• _SOURCE EXCERPT_
# Typical and atypical modules for Lie superalgebras

There are two types highest weight representations for a Basic classical simple Lie superalgebra $$\mathfrak{g}$$ which are defined as typical (representation for which highest weight vector is the only vector killed by generators corresponding to positive roots) and atypical (not typical) but there is no such distinction in case of Complex semisimple Lie algebras.

Can anybody please explain to me what is happening in the super case? It has to do something with odd simple roots. But I am interested in understanding it clearly.

Also, how the definition of typicality of $$V(\Lambda)$$ is equivalent to the condition that $$(\Lambda+\rho)(\alpha) \ne 0 \,\forall\, \alpha \in \bar{\Delta}_1^{+}$$ ? where $$\bar{\Delta}_1^{+}$$ is the set of all odd roots whose twise is not an even root.

Thank you.

PS: Kindly tell me what is known about the denominator identity for $$\mathfrak g$$ and the character formula for atypical modules. Thanks again.

## 1 Answer

Regarding the "what is happening in the super case"; yes i agree that in some sense, it has to do with the odd simple roots but i think it is deeper than that:
In the case of semisimple, complex, Lie algebras, every reducible representation is completely reducible. However, this result is not true for the basic, classical, simple, complex, Lie superalgebras (BCSCLS for short). One might hope that the reducible reps which are not completely reducible constitute somewhat exceptional cases; however this is not true either. This situation, has led to distinguishing the graded, irreducible reprepesentations of BCSCLS into two classes: the typical and the atypical ones, by means of the following definition:

An irreducible, graded rep $$V(\Lambda)$$ of a BCSCLS, $$L_s$$, with highest weight $$\Lambda$$, is defined to be typical, if any reducible, graded, rep of $$L_s$$ with highest weight $$\Lambda$$, can be written as a direct sum of $$V(\Lambda)$$ with some other graded rep of $$L_s$$.
An irreducible, graded rep which is not typical, is defined to be atypical.

The above definition implies that if $$V(\Lambda)$$ is an atypical graded representation of $$L_s$$ with highest weight $$\Lambda$$, then there exists at least one graded, reducible representation of $$L_s$$ with highest weight $$\Lambda$$, that is not completely reducible.
V. G. Kac, has shown the following theorem:

An irreducible, graded representation of a BCSCLS, with highest weight $$\Lambda$$, is atypical if and only if $$(\Lambda+\rho,\alpha)=0$$ for some positive root $$\alpha \in \bar{\Delta}_1^{+}$$.

• _SOURCE DATA_
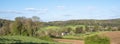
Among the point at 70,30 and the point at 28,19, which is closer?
the point at 28,19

• _EXERCISE TASK_
Reproduce, word for word, the passage of the text on typical and atypical modules that opens with "There are two" and closes with "understanding it clearly.".

• _EXERCISE RESULT_
There are two types highest weight representations for a Basic classical simple Lie superalgebra $$\mathfrak{g}$$ which are defined as typical (representation for which highest weight vector is the only vector killed by generators corresponding to positive roots) and atypical (not typical) but there is no such distinction in case of Complex semisimple Lie algebras.

Can anybody please explain to me what is happening in the super case? It has to do something with odd simple roots. But I am interested in understanding it clearly.